By midafternoon, within the same hour as six couples of hounds, two appointed handlers, and Skannt’s best headhunter tracker left the Etarran camp and streamed over the hills toward the trade road, Braggen was touched gently awake.

  He opened his eyes. Patches of afternoon blue shone through the singed thatch, and under them, the tousled brown hair and inquiring, grimed face of the hostler’s second-string groom.

  ‘The remounts you asked for are saddled and ready,’ the boy informed his illicit guest.

  Braggen rolled and sat up, a gruff set to his lips for the twinging protest raised by his stiffened limbs. If the mere thought of straddling a horse felt like agony, he lacked time and resource to waste his breath in complaint. Expressionless, he brushed a stuck stem of timothy from his cropped bristle of beard. His blunt fingers had not lost their dexterity as he caught up the silk-wrapped sword he had slept on. A second glance reassured him: the bundled form of the prince still lay quiet beside him, packed safe as a goblet of Falgaire glass in a piled twist of straw bedding.

  ‘Provisions?’ he asked.

  ‘Packed in the saddlebags, along with a flask of neat spirits.’ The boy shot a strained glance over his shoulder. ‘There were riders, this morning,’ he admitted. ‘They stopped for mulled wine and asked after a man who’d pinched clothes from a sunwheel officer.’
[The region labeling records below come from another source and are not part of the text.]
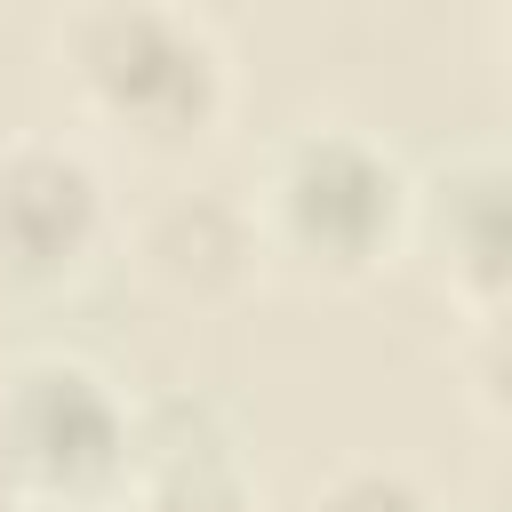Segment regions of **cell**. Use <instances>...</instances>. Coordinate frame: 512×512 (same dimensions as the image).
Segmentation results:
<instances>
[{
    "mask_svg": "<svg viewBox=\"0 0 512 512\" xmlns=\"http://www.w3.org/2000/svg\"><path fill=\"white\" fill-rule=\"evenodd\" d=\"M136 464L120 384L80 352H24L0 368V472L16 504H96Z\"/></svg>",
    "mask_w": 512,
    "mask_h": 512,
    "instance_id": "3957f363",
    "label": "cell"
},
{
    "mask_svg": "<svg viewBox=\"0 0 512 512\" xmlns=\"http://www.w3.org/2000/svg\"><path fill=\"white\" fill-rule=\"evenodd\" d=\"M8 504H16V496H8V472H0V512H8Z\"/></svg>",
    "mask_w": 512,
    "mask_h": 512,
    "instance_id": "ba28073f",
    "label": "cell"
},
{
    "mask_svg": "<svg viewBox=\"0 0 512 512\" xmlns=\"http://www.w3.org/2000/svg\"><path fill=\"white\" fill-rule=\"evenodd\" d=\"M72 88L96 120L136 144H192L232 104V64L192 8L168 0H104L64 24Z\"/></svg>",
    "mask_w": 512,
    "mask_h": 512,
    "instance_id": "7a4b0ae2",
    "label": "cell"
},
{
    "mask_svg": "<svg viewBox=\"0 0 512 512\" xmlns=\"http://www.w3.org/2000/svg\"><path fill=\"white\" fill-rule=\"evenodd\" d=\"M128 512H256V496H248V480L232 472L224 448H176L144 472Z\"/></svg>",
    "mask_w": 512,
    "mask_h": 512,
    "instance_id": "8992f818",
    "label": "cell"
},
{
    "mask_svg": "<svg viewBox=\"0 0 512 512\" xmlns=\"http://www.w3.org/2000/svg\"><path fill=\"white\" fill-rule=\"evenodd\" d=\"M112 232L104 168L64 136L0 144V288L40 296L64 288Z\"/></svg>",
    "mask_w": 512,
    "mask_h": 512,
    "instance_id": "277c9868",
    "label": "cell"
},
{
    "mask_svg": "<svg viewBox=\"0 0 512 512\" xmlns=\"http://www.w3.org/2000/svg\"><path fill=\"white\" fill-rule=\"evenodd\" d=\"M304 512H440V504H432V488H424L408 464L360 456V464H336V472L312 488Z\"/></svg>",
    "mask_w": 512,
    "mask_h": 512,
    "instance_id": "52a82bcc",
    "label": "cell"
},
{
    "mask_svg": "<svg viewBox=\"0 0 512 512\" xmlns=\"http://www.w3.org/2000/svg\"><path fill=\"white\" fill-rule=\"evenodd\" d=\"M432 240L440 256V280L448 296L472 304L480 328H504V160L480 144V152H456L408 208V240Z\"/></svg>",
    "mask_w": 512,
    "mask_h": 512,
    "instance_id": "5b68a950",
    "label": "cell"
},
{
    "mask_svg": "<svg viewBox=\"0 0 512 512\" xmlns=\"http://www.w3.org/2000/svg\"><path fill=\"white\" fill-rule=\"evenodd\" d=\"M408 208L416 184L368 128L312 120L264 160L256 248H280L320 280H368L384 256L408 248Z\"/></svg>",
    "mask_w": 512,
    "mask_h": 512,
    "instance_id": "6da1fadb",
    "label": "cell"
}]
</instances>
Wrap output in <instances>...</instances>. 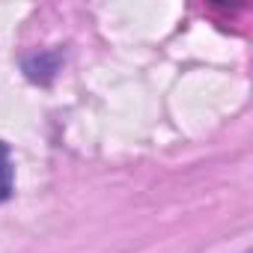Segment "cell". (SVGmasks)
<instances>
[{
	"label": "cell",
	"mask_w": 253,
	"mask_h": 253,
	"mask_svg": "<svg viewBox=\"0 0 253 253\" xmlns=\"http://www.w3.org/2000/svg\"><path fill=\"white\" fill-rule=\"evenodd\" d=\"M12 185H15L12 155H9V146L0 140V203H6V200L12 197Z\"/></svg>",
	"instance_id": "6da1fadb"
}]
</instances>
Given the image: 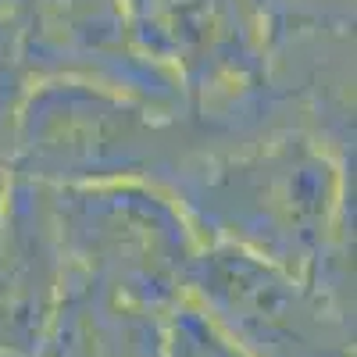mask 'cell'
<instances>
[{
  "instance_id": "3",
  "label": "cell",
  "mask_w": 357,
  "mask_h": 357,
  "mask_svg": "<svg viewBox=\"0 0 357 357\" xmlns=\"http://www.w3.org/2000/svg\"><path fill=\"white\" fill-rule=\"evenodd\" d=\"M132 43L186 111L232 139L286 129L268 97V36L254 0H122Z\"/></svg>"
},
{
  "instance_id": "1",
  "label": "cell",
  "mask_w": 357,
  "mask_h": 357,
  "mask_svg": "<svg viewBox=\"0 0 357 357\" xmlns=\"http://www.w3.org/2000/svg\"><path fill=\"white\" fill-rule=\"evenodd\" d=\"M200 240L282 268L354 318V158L264 129L190 161L165 190Z\"/></svg>"
},
{
  "instance_id": "13",
  "label": "cell",
  "mask_w": 357,
  "mask_h": 357,
  "mask_svg": "<svg viewBox=\"0 0 357 357\" xmlns=\"http://www.w3.org/2000/svg\"><path fill=\"white\" fill-rule=\"evenodd\" d=\"M25 4V0H0V18H8V15H15L18 8Z\"/></svg>"
},
{
  "instance_id": "11",
  "label": "cell",
  "mask_w": 357,
  "mask_h": 357,
  "mask_svg": "<svg viewBox=\"0 0 357 357\" xmlns=\"http://www.w3.org/2000/svg\"><path fill=\"white\" fill-rule=\"evenodd\" d=\"M29 89V75L18 57V22L0 18V122H15V111Z\"/></svg>"
},
{
  "instance_id": "9",
  "label": "cell",
  "mask_w": 357,
  "mask_h": 357,
  "mask_svg": "<svg viewBox=\"0 0 357 357\" xmlns=\"http://www.w3.org/2000/svg\"><path fill=\"white\" fill-rule=\"evenodd\" d=\"M264 36L296 29H354V0H254Z\"/></svg>"
},
{
  "instance_id": "12",
  "label": "cell",
  "mask_w": 357,
  "mask_h": 357,
  "mask_svg": "<svg viewBox=\"0 0 357 357\" xmlns=\"http://www.w3.org/2000/svg\"><path fill=\"white\" fill-rule=\"evenodd\" d=\"M11 129L15 122H0V222H4L8 207V190H11Z\"/></svg>"
},
{
  "instance_id": "6",
  "label": "cell",
  "mask_w": 357,
  "mask_h": 357,
  "mask_svg": "<svg viewBox=\"0 0 357 357\" xmlns=\"http://www.w3.org/2000/svg\"><path fill=\"white\" fill-rule=\"evenodd\" d=\"M18 57L29 82L72 79L190 114L175 82L132 43L122 0H25L15 11Z\"/></svg>"
},
{
  "instance_id": "5",
  "label": "cell",
  "mask_w": 357,
  "mask_h": 357,
  "mask_svg": "<svg viewBox=\"0 0 357 357\" xmlns=\"http://www.w3.org/2000/svg\"><path fill=\"white\" fill-rule=\"evenodd\" d=\"M186 301L243 357H354V318L236 247L204 240Z\"/></svg>"
},
{
  "instance_id": "8",
  "label": "cell",
  "mask_w": 357,
  "mask_h": 357,
  "mask_svg": "<svg viewBox=\"0 0 357 357\" xmlns=\"http://www.w3.org/2000/svg\"><path fill=\"white\" fill-rule=\"evenodd\" d=\"M40 357H172L168 314L65 268Z\"/></svg>"
},
{
  "instance_id": "4",
  "label": "cell",
  "mask_w": 357,
  "mask_h": 357,
  "mask_svg": "<svg viewBox=\"0 0 357 357\" xmlns=\"http://www.w3.org/2000/svg\"><path fill=\"white\" fill-rule=\"evenodd\" d=\"M61 261L132 304L168 314L186 301L200 232L165 190L100 183L50 190Z\"/></svg>"
},
{
  "instance_id": "7",
  "label": "cell",
  "mask_w": 357,
  "mask_h": 357,
  "mask_svg": "<svg viewBox=\"0 0 357 357\" xmlns=\"http://www.w3.org/2000/svg\"><path fill=\"white\" fill-rule=\"evenodd\" d=\"M61 275L50 190L11 178L0 222V354L40 357Z\"/></svg>"
},
{
  "instance_id": "10",
  "label": "cell",
  "mask_w": 357,
  "mask_h": 357,
  "mask_svg": "<svg viewBox=\"0 0 357 357\" xmlns=\"http://www.w3.org/2000/svg\"><path fill=\"white\" fill-rule=\"evenodd\" d=\"M168 354L172 357H243L190 301L168 311Z\"/></svg>"
},
{
  "instance_id": "2",
  "label": "cell",
  "mask_w": 357,
  "mask_h": 357,
  "mask_svg": "<svg viewBox=\"0 0 357 357\" xmlns=\"http://www.w3.org/2000/svg\"><path fill=\"white\" fill-rule=\"evenodd\" d=\"M236 139L104 86L29 82L11 129V175L47 190L146 183L168 190L190 161Z\"/></svg>"
}]
</instances>
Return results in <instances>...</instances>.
  Clad in his own forest leathers, Braggen finished the thought with gruff bluntness. ‘Nobody expected us, and so no one searched.’

  But the next party who came making inquiry would not be as slack, or as trusting. If the posthouse was honest, the head hostler had a long nose for trouble. Friend to the gold the clans paid in exchange for his blind eye and his covert assistance, he likely sensed today’s fugitives were not routine scouts on a raid to lift some town courier’s state dispatches.